** STATED TASK A **
In the account below of a family's move into a tiny house, translate this sentence into Spanish: "After months of calls and research we found a tiny house builder that said he could complete the home with our limited budget and timeline."
** STATED TASK B **
Extend the account below of the family's move into a tiny house, picking up after its final sentence.

##### EXTRACT PROVIDED #####

In 2015 our family of three decided to “go tiny”! We were both college students and more importantly, parents who needed a stable environment around us to thrive in. The town of Northfield (while being one of the best in America) can be a terrible place for renters who are looking for safe and inexpensive housing. We had a couple terrible experiences and ended up moving every year for 5 years! We decided enough was enough; we NEEDED to have our own place…somehow. The way we figured, we could buy a house and have literally every penny we make go to paying for our mortgage, utilities, and necessary supplies. That sounded like hell for people who value travel, giving, or the freedom to wander and experience both. Nevertheless we went the traditional route initially but as our final papers were being drafted up on a beautiful 3 bedroom house we were purchasing in the area we looked up at one another and asked, “What in the world are we doing?!” We walked away that day with the mutual understanding we would have a tiny house we knew we could afford while still being able to experience life. The only question that remained was how exactly we could accomplish that.
After months of calls and research we found a tiny house builder that said he could complete the home with our limited budget and timeline. This builder had been featured on popular tiny house shows so I figured he had to be good, right? We contacted Scott in September when he said he could build our house within 10 weeks for $45,000. It would be a 30 by 8 foot trailer with 2 lofts, full kitchen and bathroom, plus a small living room as well as a “secret” office. With this understanding we plunged head first into tiny living, giving away a large part of our belongings and adapting a different way of looking at what ‘home’ meant to us. We drew-up all of our own plans* and had a detailed layout that Scott seemed excited to take off with. He asked a few questions regarding esthetics then suddenly everything went silent.

##### ENTRIES #####

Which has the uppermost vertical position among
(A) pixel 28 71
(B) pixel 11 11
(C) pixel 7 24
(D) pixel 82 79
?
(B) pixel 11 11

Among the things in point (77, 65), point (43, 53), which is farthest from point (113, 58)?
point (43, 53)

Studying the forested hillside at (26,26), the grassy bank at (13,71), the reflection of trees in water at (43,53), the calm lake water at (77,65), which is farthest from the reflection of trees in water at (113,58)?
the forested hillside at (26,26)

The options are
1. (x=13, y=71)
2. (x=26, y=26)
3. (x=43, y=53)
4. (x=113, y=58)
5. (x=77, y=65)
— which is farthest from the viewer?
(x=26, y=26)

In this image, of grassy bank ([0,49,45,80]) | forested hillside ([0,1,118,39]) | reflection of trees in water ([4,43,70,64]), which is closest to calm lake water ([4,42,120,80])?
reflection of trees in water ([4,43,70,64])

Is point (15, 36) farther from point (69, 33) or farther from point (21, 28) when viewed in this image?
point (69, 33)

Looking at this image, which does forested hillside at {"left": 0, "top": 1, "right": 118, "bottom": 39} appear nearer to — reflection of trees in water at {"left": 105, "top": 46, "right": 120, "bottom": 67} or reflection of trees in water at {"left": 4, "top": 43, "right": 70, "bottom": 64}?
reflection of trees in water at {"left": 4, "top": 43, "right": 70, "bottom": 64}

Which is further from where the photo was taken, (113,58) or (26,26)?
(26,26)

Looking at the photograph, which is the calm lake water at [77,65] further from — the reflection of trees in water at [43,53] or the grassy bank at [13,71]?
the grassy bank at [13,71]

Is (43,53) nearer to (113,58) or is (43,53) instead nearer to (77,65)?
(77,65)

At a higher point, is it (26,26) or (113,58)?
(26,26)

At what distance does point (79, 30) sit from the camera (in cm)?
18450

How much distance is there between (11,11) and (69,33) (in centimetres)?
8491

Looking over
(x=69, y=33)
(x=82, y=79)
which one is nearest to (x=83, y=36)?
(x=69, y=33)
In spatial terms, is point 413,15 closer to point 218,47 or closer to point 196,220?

#####

** FINAL RESULT A **
Tras meses de llamadas e investigación, encontramos a un constructor de casas pequeñas que dijo que podía terminar la casa con nuestro presupuesto y plazo limitados.

** FINAL RESULT B **
We had no communication from Scott regarding our home and questions were met with silence or the cold reassurance that things were going swimmingly. Our intuition knew better. Our 3 part check installments meant we paid for the trailer with the initial check, supplies with the 2nd, then delivery and finishing with the 3rd. As Scott suddenly demanded his 2nd installment we decided to take a trip to Arkansas (where he lived) to check the progress. We were concerned about our home and frankly when we told him we were coming he seemed concerned as well. We arrived in Arkansas on December 4th which was ironically the time we were supposed to be receiving the tiny house per our 10 week contract. Suddenly Scott had to leave town to do a load to Branson Missouri and wouldn’t be back for a while; so we waited.
He contacted us that evening after it was dark saying we could come to the worksite but wouldn’t be able to see the front of the house at all because he wanted to preserve a “surprise” he had for us. We were also informed we would have to stay about 10 yards away since it was dark and he couldn’t guarantee our safety at the worksite. He invited us into a show house that was warm and looked immaculate where we talked for a while about plans and life. We both couldn’t take our mind off of how sketchy the whole thing was and how heightened our anxieties were. We did voice these concerns at this time where they were met, again, with excitement and the reassurance we would be happy with his work. We left Scott and Arkansas with the knowing that something wasn’t right but with faith it would turn out okay in the end. “What else could we do?” we thought.
It would be over 2 months before Scott delivered our house to Minnesota. In this time our lease had expired and thinking it was short-term, we moved in with my parents. Anyone out there lucky enough to have parents knows how much fun that can be! Also during this time I was finishing a degree and driving to Minneapolis most days for an internship at a local youth shelter while Ky was working full-time at our local Co-Op as the dairy buyer. We knew it would be tough but little did we know this would be the beginning of a very trying time for our family.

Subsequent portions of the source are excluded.